4–7 Jun 2024
Europe/London timezone

Occultism in International Studies: A Research Agenda

5 Jun 2024, 10:45
1h 30m
Benjamin Zephaniah, The Exchange

Benjamin Zephaniah, The Exchange

Post-Structural Politics Working Group

Description

International Relations (IR) as a field has for a long time been preoccupied with understanding the possibilities and pitfalls of modernity. Here, it has been approached in terms of the knowledge system that modernity both naturalised and denaturalised, the subjectivities it simultaneously created and silenced, and the politics it made both possible and impossible (Blaney and Tickner 2017, Paolini 1999, Ruggie 1993, Shilliam 2013, Walker 1993). However, despite its preoccupation with modernity’s contradictions, the role that the occult has played in constructing and reproducing these knowledge systems, subjectivities and politics has been largely left unquestioned. This Roundtable aims to open up space for an an interrogation of the occult in IR, ultimately interrogating what the occult is a critique of both historically and in the present.

Occultism, meaning ‘hidden’ in Latin, is associated with ideas of the supernatural and magical beliefs and practices. Further, it is often thought of as the antithesis of rational modernity, associated with either pre-modern superstitious beliefs or tied to racialised and orientalised ideas of Eastern mysticism. However, ideas of the occult have been central to Western modernity since the onset of the Scientific Revolution, where it constituted the dialectics through which notions of science and knowledge were erected (Hanegraaff 1998). It further rose to political prominence in the late 19th century through its association with radical political agendas like socialism, feminism, and anti-colonial agitation (Owen 2004, Gandhi 2006). In a contemporary age of Instagram witches, the uptake of occultism in far-right political ideologies, and spiritual healing as an integral part of the global wellness industry, it is clear that occultism warrants our attention as IR scholars.

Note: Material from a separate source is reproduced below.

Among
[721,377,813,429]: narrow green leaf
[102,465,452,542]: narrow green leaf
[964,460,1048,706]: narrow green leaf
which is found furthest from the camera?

This Roundtable aims to explore the politics of the occult and what it is a critique of in terms of knowledge systems, subjectivities, and the politics of modernity. It starts from the premise that the occult is constructed as the ‘other’ of modernity as either belonging to a ‘past’ (within the space of Europe) or belonging to spaces outside of ‘Europe’ that have not yet ‘caught up’ with modernity. As such, in general, the occult is seen as ‘before’ and something that disappears as modernity is established. Yet, we argue that there is a dialectic relationship between the occult and scientific modernity that reproduces them both rather than a linear relationship when one follows the other. The aim of the Roundtable then is to investigate what possibilities and limitations this dialectic relationship creates and interrogate what it means for the knowledge systems, subjectivities, and politics under scrutiny in understanding the international.